それがまさかあそこまでの劇物を持ち込まれるとは思っていなかったのだ。
魔力を用いて魔法を行使する。
先程悠真たちが見せたそれは未だにパットンの目に焼き付いている。
超常的な力。
長年の勘はアレを逃すべきではないと叫んでいた。
<気配感知>を失うのは惜しいがそれを補って余りある利益を自分にもたらすだろう。
そう確信していた。
だから現時点でパットンにとってはさほどマイナスのない交渉だったのである。
独断専行したという点は確かに多少の顰蹙を買うかもしれないが魔法の優位性がわかればその程度の話はどうとでもなる、と思っていた。
もちろん、それは単に現時点でという話に過ぎないのだが。
だが、それはそれとしてパットンは自分を舐めくさっていたガキと女――つまり悠真とウェンディ達に対して激しく憤っていた。
「舐めおって……! この私を誰だと思っている……!!」
まるで自分たちが優位に立っていると言わんばかりの挑発的なそれはパットンのプライドを大いに傷つけた。
腰が抜けた無様な姿を嘲笑っていた。
許せない。
それだけが頭の中をぐるぐると回っている。
「私が誰だか――思い知らせてやる」
ガタン、をテーブルを叩く。
そして先程悠真たちへ銃を突きつけ、それを一瞬で失った二人へとある命令を下した。
内一人があまりの内容に反発する。
「それは、流石に――」
「良いからやれ!! 殺してしまえば証拠など残らん!! 徹底的に辱めて、生まれてきたことを後悔させてやれ!!」
直後。
パットンは信じられぬものを目にした。
先程まで悠真が座っていた位置に、突如姿を現した女が座っていた。
その女はただエメラルドに輝く瞳でじっとパットンと、との後ろにいる男達を見ているだけだ。
ただそれだけなのに、ヘッドライトに照らされた鹿のように身が竦んで動けない。
それはパットンだけではない。
後ろにいる、ボディガードとして雇われている二人もだ。
濃密な殺気の中、誰一人身動ぎ一つできない空間と化している。
「お、お前は、あのガキの後ろにいた――」
「私が誰なのかは、どうでも良いのです」
女――ウェンディは静かに言葉を発した。
「問題は、あなた方がしようとしていること。
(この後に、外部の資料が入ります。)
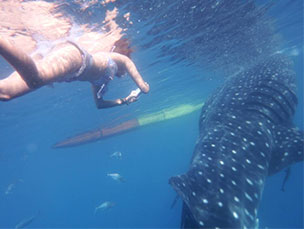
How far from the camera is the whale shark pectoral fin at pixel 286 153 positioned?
480 cm

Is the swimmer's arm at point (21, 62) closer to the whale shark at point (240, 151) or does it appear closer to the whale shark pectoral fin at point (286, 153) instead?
the whale shark at point (240, 151)

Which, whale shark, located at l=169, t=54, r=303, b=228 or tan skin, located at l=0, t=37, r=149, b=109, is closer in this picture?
tan skin, located at l=0, t=37, r=149, b=109

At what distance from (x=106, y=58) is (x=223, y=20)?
31.2ft

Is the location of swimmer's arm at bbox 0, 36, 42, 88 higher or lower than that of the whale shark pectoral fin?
higher

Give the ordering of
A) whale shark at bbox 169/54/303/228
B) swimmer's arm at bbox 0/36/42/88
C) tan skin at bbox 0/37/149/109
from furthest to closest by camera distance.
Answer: whale shark at bbox 169/54/303/228 → tan skin at bbox 0/37/149/109 → swimmer's arm at bbox 0/36/42/88

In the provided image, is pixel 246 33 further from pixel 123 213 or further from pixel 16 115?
pixel 123 213

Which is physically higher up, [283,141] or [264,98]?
[264,98]

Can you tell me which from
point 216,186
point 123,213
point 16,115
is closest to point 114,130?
point 16,115

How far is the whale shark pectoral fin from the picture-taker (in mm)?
4805

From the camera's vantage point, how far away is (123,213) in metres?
53.0

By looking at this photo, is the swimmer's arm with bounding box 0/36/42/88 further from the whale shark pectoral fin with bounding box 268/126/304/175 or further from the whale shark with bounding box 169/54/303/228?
the whale shark pectoral fin with bounding box 268/126/304/175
全てが無駄に終わることは言うまでもないことですが、だからと言って、あの方に危害を加えようとしている輩を見過ごす理由にもなりません」
すぅ、と右の掌をパットンに向ける。
「良かったですね。妹ではなく、私がここへ来ていて。あの子がここにいたら、あなた方はその亡骸すら残らず、ご家族の皆様はとても悲しんだことでしょうから」
静かに殺気を漲らせるウェンディに、パットンはもはや恐怖以外の感情を持たない。
「ま、ままま、まってくれ! もう手を出さない! 絶対にだ! か、金を払う! いくらでもだ!」
「興味はありませんね」
「た、た、頼む、こ、子どもがいるんだ! 6人、私の帰りを待っている!!」
「……そうですか」
ウェンディはそれを聞いてあっさり手を下げる。
だが、それは命が助かったことを意味するものではなかった。
「では、こうしましょう。もしあなた方があの方に手を出すのなら、私はアメリカ国民を鏖殺します」
「……は?」
いきなり規模の大きな話になり、パットンは間の抜けた返事をする。
だが、ウェンディは至って真剣な話をしていた。
「この状況で、あなたがご家族のいる場所を正直に教えてくださるとは思っていませんから。しかしアメリカ全土が対象ともなれば、流石にご家族やご友人、全員を逃がすのは難しいでしょう?」
「は、はったり……だ……」
苦し紛れに言うパットンを、ウェンディは冷たい目で見据えた。
「そう思うのならどうぞご自由に。あの方が気に病むという理由以外に、あなた方を生かしていく理由はありませんから。では、あまり遅いとご心配をかけてしまいますので。懸命な判断をすることを期待していますよ」
そう言い残して。
ウェンディはその場から姿を消した。
2.
「あ、ウェンディ。買いたいものは買えたのか?」
「はい、マスター。申し訳ありません、お待たせしてしまって」
帰り道の途中、突然ウェンディが少し買い物をしたいと言いだしたので俺とフレアの二人は店の外で待っていたのだ。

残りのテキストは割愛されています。